◆ TO-DO ITEM A: According to the RDS connection guide, what should you save as soon as you launch the database instance?

◆ PASSAGE:
■ ■ ■ ■
# Connecting to DB in RDS Guide
### Miles Child - November 2022
#### Northeastern Trading Systems

#### Starting DB and importing necessary packages

Once you have created your database in RDS, make sure that it is configured to be publicly accessible and that you've attached a security group that allows inbound/outbound access from 'All Traffic' on both IPv4 and IPv6. Save the login credentials of the DB as soon as you launch the instance.

Next, navigate to your local python environment and install the pymysql package. This process can be very messy if done incorrectly the first time, so make sure you do the following:

For Python 2.x:
- sudo pip install pymysql.

For Python 3.x:
- sudo pip3 install pymysql.

For either running on Anaconda:
- sudo conda install pymysql.

If that didn't work try APT:
- sudo apt-get install pymysql.

credit: https://stackoverflow.com/a/49354387/20355075

Finally, 'import pymysql' in your project before continuing.

In [63]:
# imports
import pymysql
from model.config import *  # credentials stored here

Now, establish a connection to the db by using pymysql.connect(host=<'someurl.rds.amazonaws.com'>, user=<'username'>, password=<'password'>).

Create a cursor, which can essentially be regarded as an object that executes your queries (written locally) on the DB, stores the result in-memory, and returns it back to this project. Check that the connection and cursor have been made properly by checking the version of the db.

In [64]:
connection = pymysql.connect(host=RDS_HOSTNAME, user=RDS_USER, password=RDS_PASSWORD,
 database='nts_lightning_db_v2', # <-- Optional: The name of the database to connect to. Can be left blank and changed later.
  autocommit=True # <-- Optional: If set to True, the connection will autocommit after every query. This is useful for queries that don't modify the database.
  )
cursor = connection.cursor()
cursor.execute('select version()')

1

In [65]:
cursor.execute('select * from strategy')

10

After successfully establishing a connection to the RDS instance, create a DB and add the neccessary tables/entities/attributes.

In [4]:
# Create a new database
cursor.execute("CREATE DATABASE nts_lightning_db;")
cursor.execute(f"CREATE USER 'webapp'@'%' IDENTIFIED BY {DOCKER_DB_PASSWORD};")
■ ■ ■ ■
◆ MATERIAL TO PROCESS:
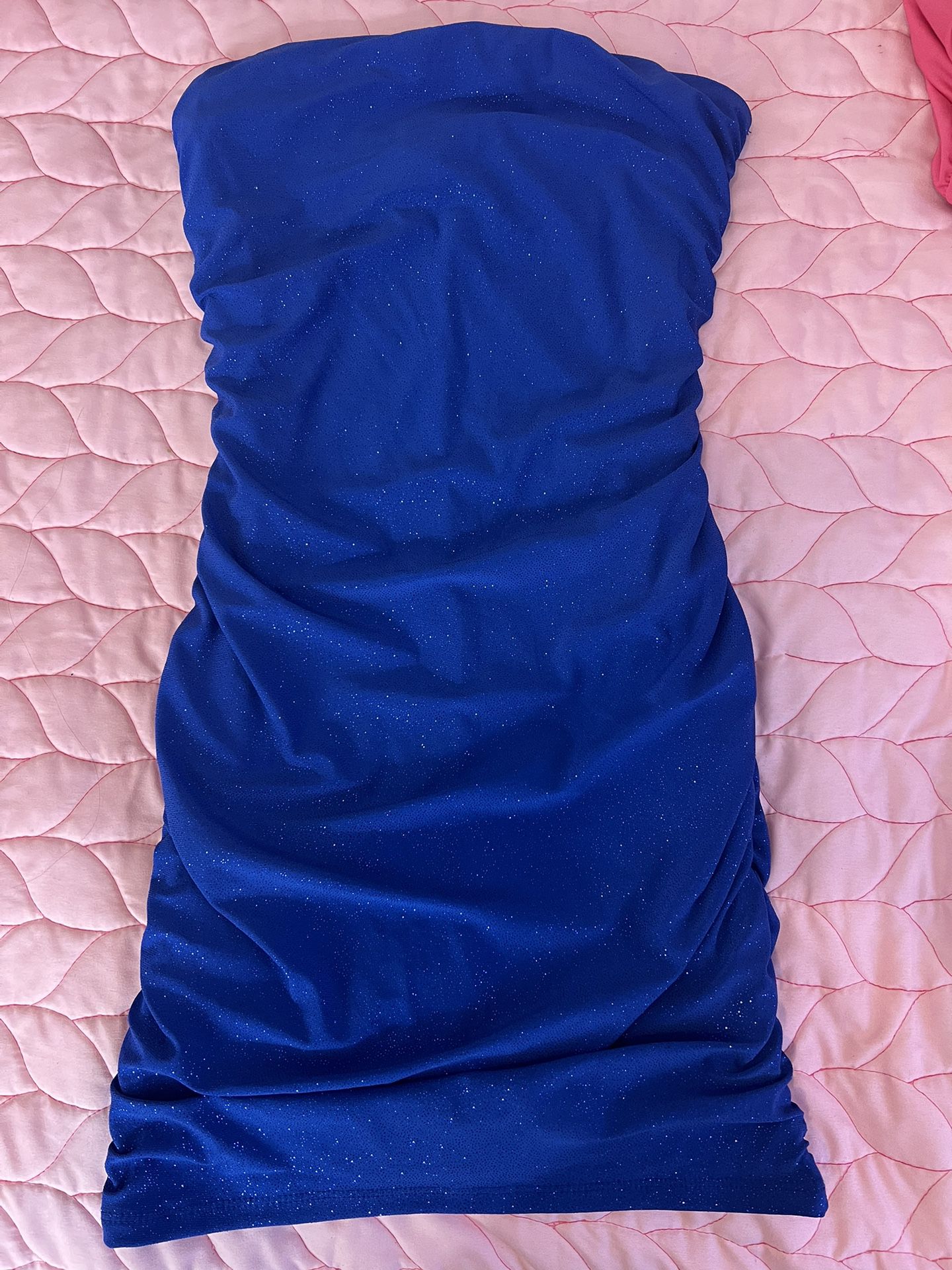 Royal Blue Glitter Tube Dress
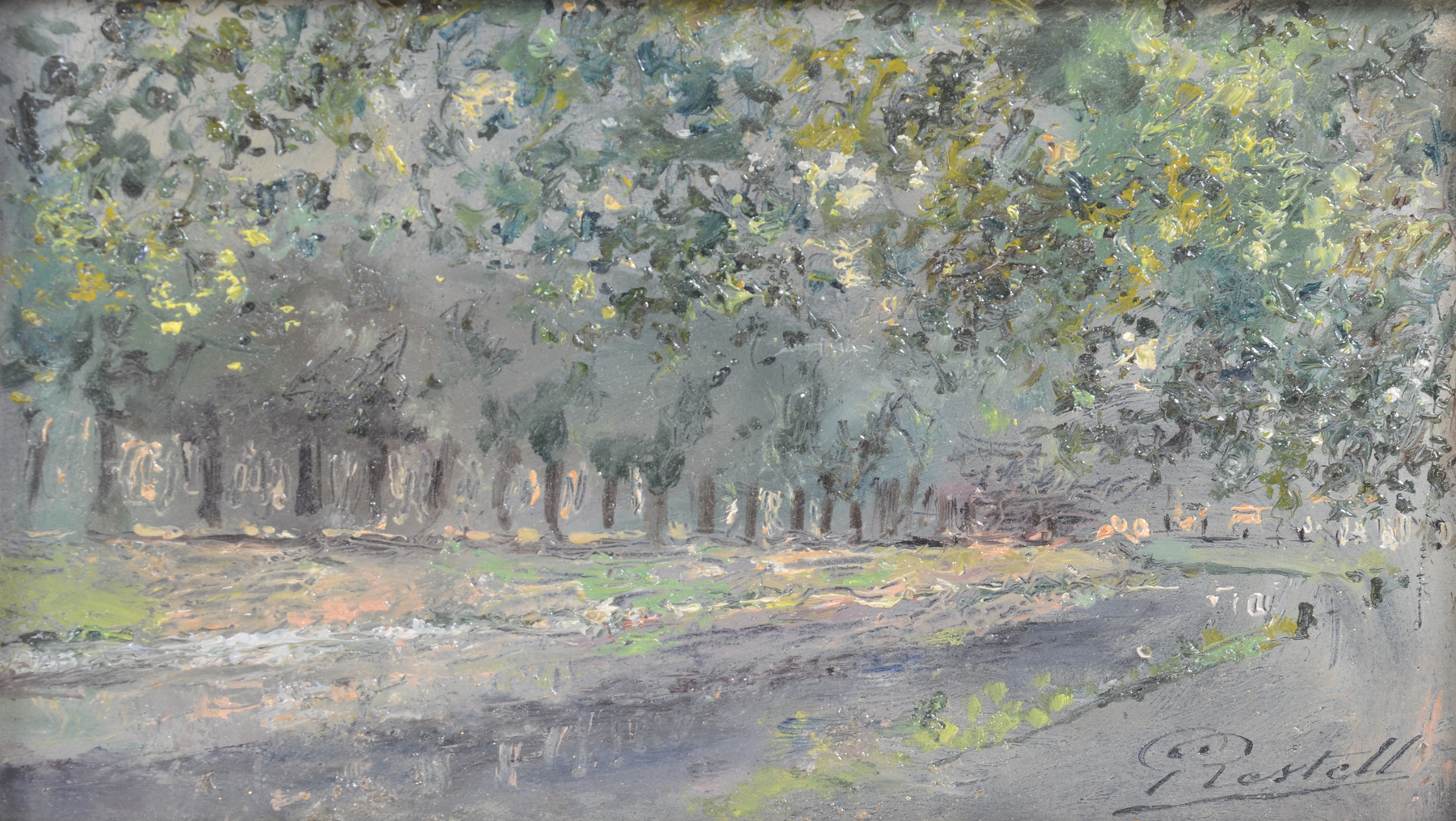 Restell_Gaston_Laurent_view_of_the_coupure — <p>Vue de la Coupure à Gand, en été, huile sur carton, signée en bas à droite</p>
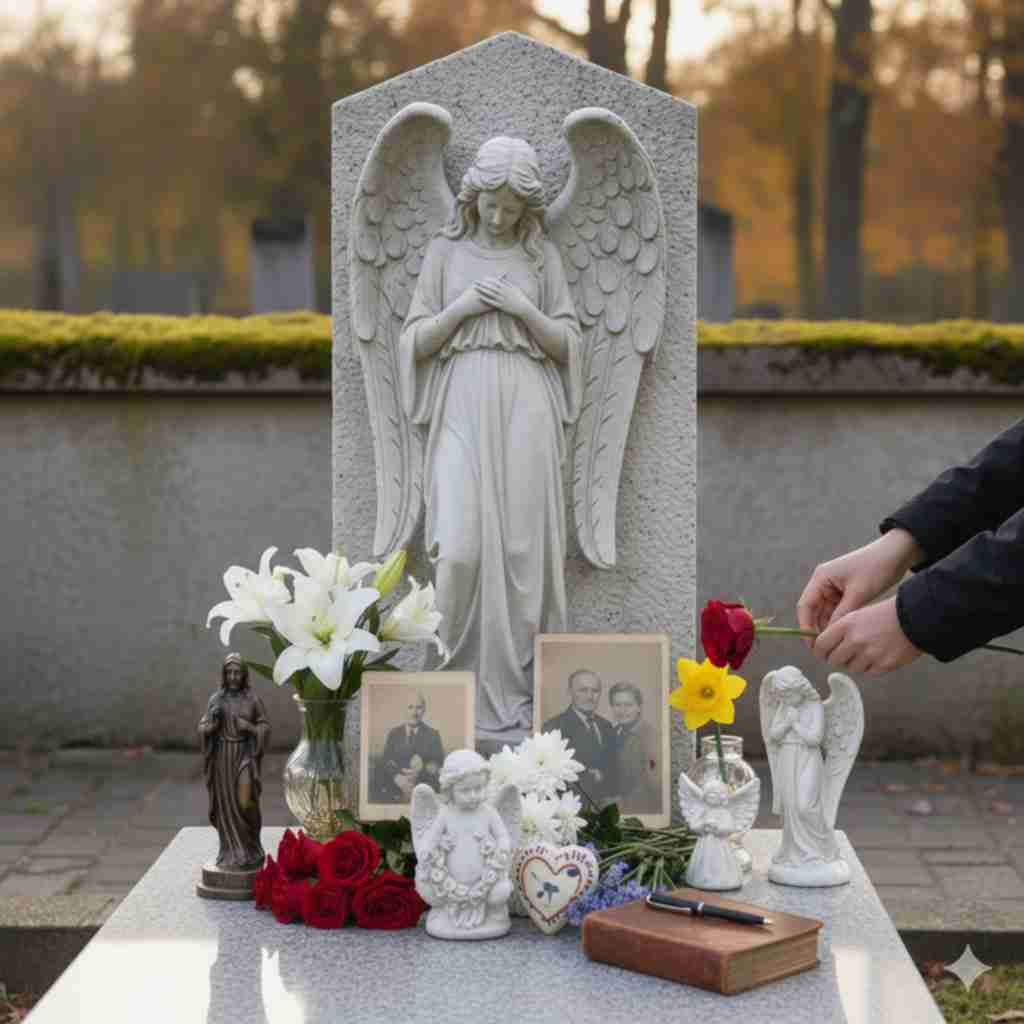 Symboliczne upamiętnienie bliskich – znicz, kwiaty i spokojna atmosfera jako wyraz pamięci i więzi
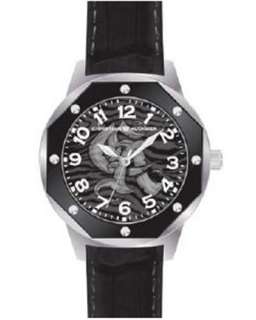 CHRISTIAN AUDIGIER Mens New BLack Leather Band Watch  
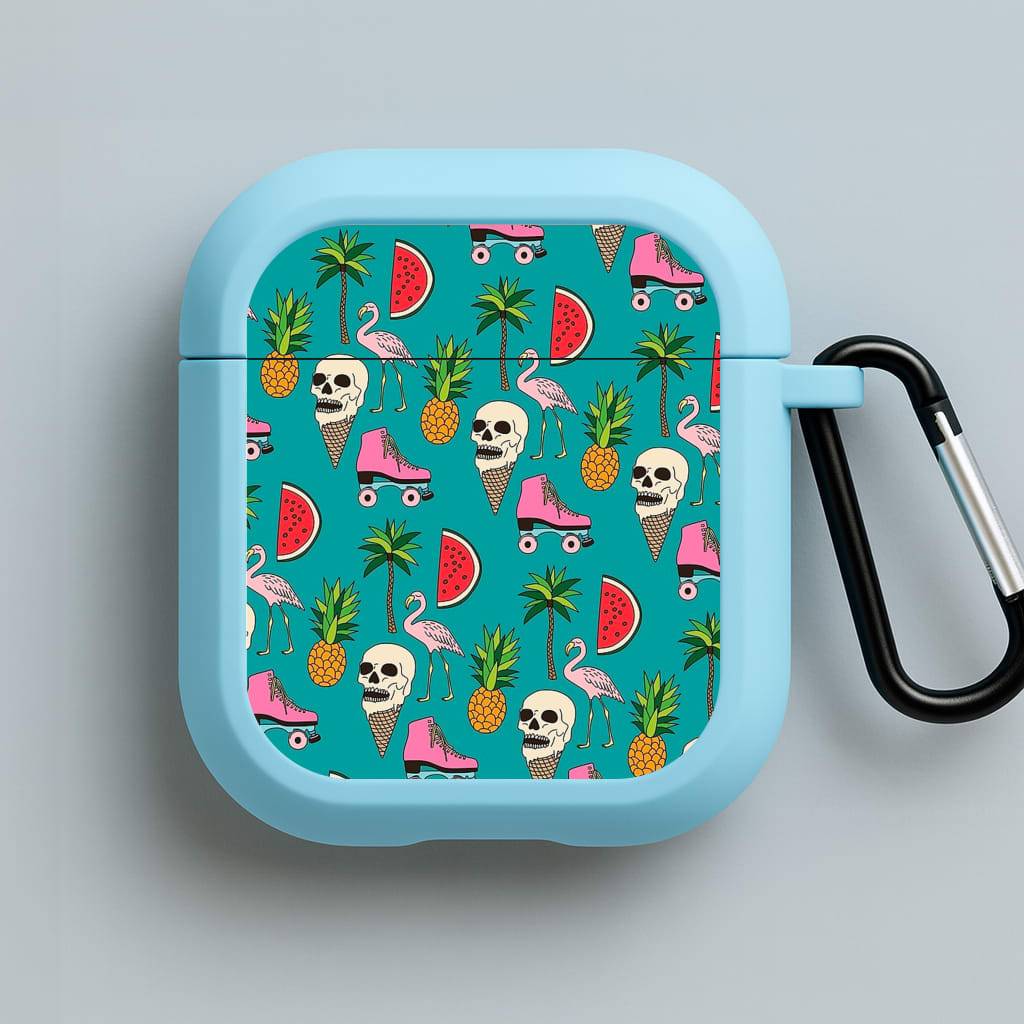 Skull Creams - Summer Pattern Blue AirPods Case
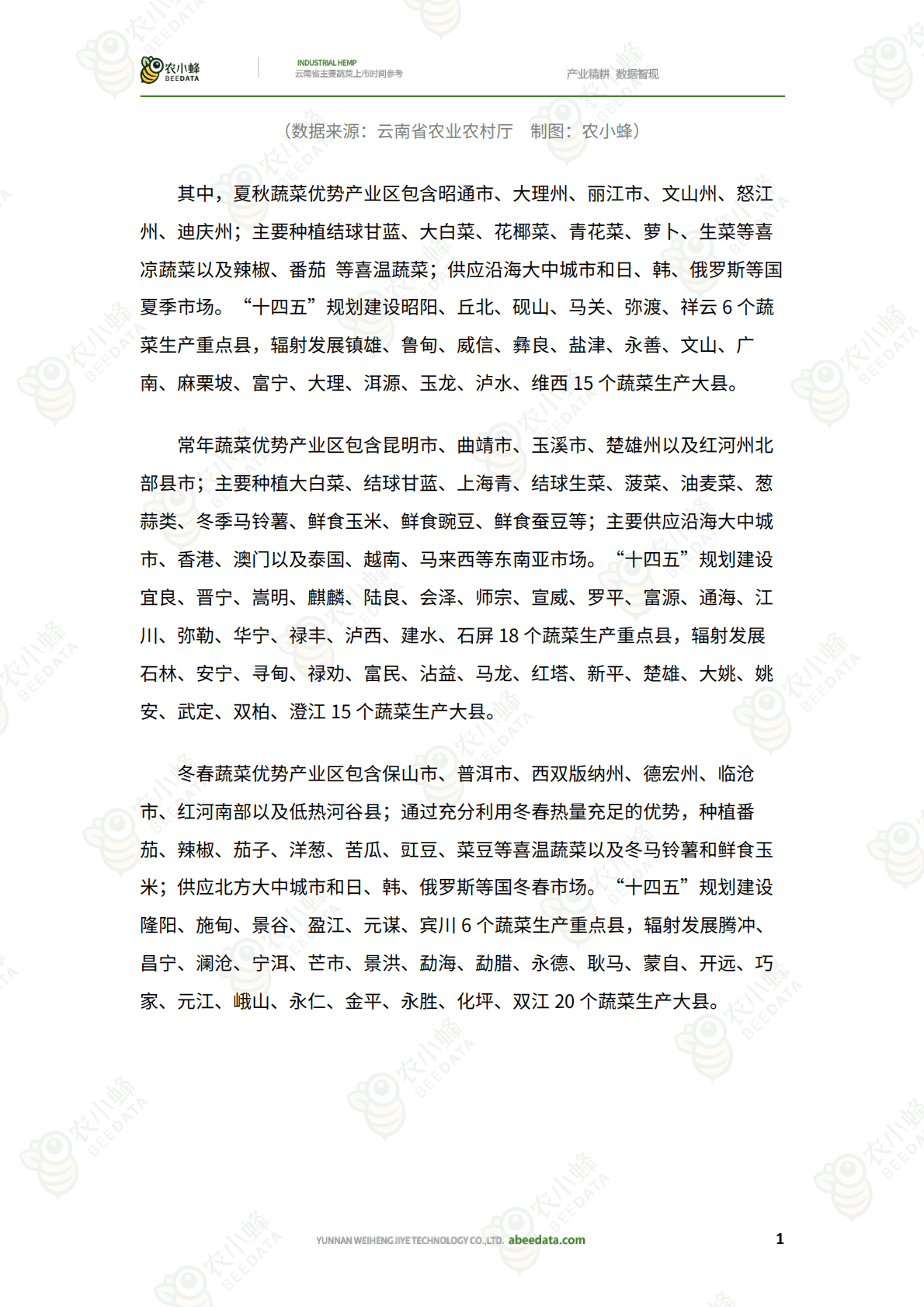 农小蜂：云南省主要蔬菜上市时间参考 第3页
■ ■ ■ ■
◆ TO-DO ITEM B: Rewrite the records from the first line up to and including the line with "Symboliczne upamiętnienie bliskich", replacing "Royal" with "Navy" and changing nothing else. Leave the pictures out of your answer.

◆ TASK ANSWER A: The login credentials of the database.

◆ TASK ANSWER B:
 Navy Blue Glitter Tube Dress
 Restell_Gaston_Laurent_view_of_the_coupure — <p>Vue de la Coupure à Gand, en été, huile sur carton, signée en bas à droite</p>
 Symboliczne upamiętnienie bliskich – znicz, kwiaty i spokojna atmosfera jako wyraz pamięci i więzi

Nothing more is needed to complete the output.